Proteomic profiling of centrosomes across multiple mammalian cell and tissue types by an affinity capture method.

机构信息

CRUK Cambridge Institute, Li Ka Shing Centre, University of Cambridge, Cambridge, UK.

Department of Biochemistry, University of Oxford, Oxford, UK.

出版信息

Dev Cell. 2023 Nov 6;58(21):2393-2410.e9. doi: 10.1016/j.devcel.2023.09.008. Epub 2023 Oct 17.

Abstract

Centrosomes are the major microtubule-organizing centers in animals and play fundamental roles in many cellular processes. Understanding how their composition varies across diverse cell types and how it is altered in disease are major unresolved questions, yet currently available centrosome isolation protocols are cumbersome and time-consuming, and they lack scalability.

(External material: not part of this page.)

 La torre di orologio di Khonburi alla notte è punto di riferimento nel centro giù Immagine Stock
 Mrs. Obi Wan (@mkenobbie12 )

Here, we report the development of centrosome affinity capture (CAPture)-mass spectrometry (MS), a powerful one-step purification method to obtain high-resolution centrosome proteomes from mammalian cells. Utilizing a synthetic peptide derived from CCDC61 protein, CAPture specifically isolates intact centrosomes. Importantly, as a bead-based affinity method, it enables rapid sample processing and multiplexing unlike conventional approaches. Our study demonstrates the power of CAPture-MS to elucidate cell-type-dependent heterogeneity in centrosome composition, dissect hierarchical interactions, and identify previously unknown centrosome components. Overall, CAPture-MS represents a transformative tool to unveil temporal, regulatory, cell-type- and tissue-specific changes in centrosome proteomes in health and disease.

摘要

中心体是动物中主要的微管组织中心,在许多细胞过程中发挥着基本作用。了解它们的组成如何在不同的细胞类型中变化,以及在疾病中如何改变,是尚未解决的主要问题,但目前可用的中心体分离方案繁琐且耗时,并且缺乏可扩展性。在这里,我们报告了中心体亲和捕获 (CAPture)-质谱 (MS) 的开发,这是一种强大的一步式纯化方法,可从哺乳动物细胞中获得高分辨率的中心体蛋白质组。利用源自 CCDC61 蛋白的合成肽,CAPture 特异性分离完整的中心体。重要的是,作为一种基于珠的亲和方法,与传统方法相比,它能够实现快速的样品处理和多路复用。我们的研究表明,CAPture-MS 可用于阐明中心体组成的细胞类型依赖性异质性,剖析层次相互作用,并鉴定以前未知的中心体成分。总体而言,CAPture-MS 代表了一种变革性的工具,可以揭示健康和疾病中中心体蛋白质组在时间、调节、细胞类型和组织特异性方面的变化。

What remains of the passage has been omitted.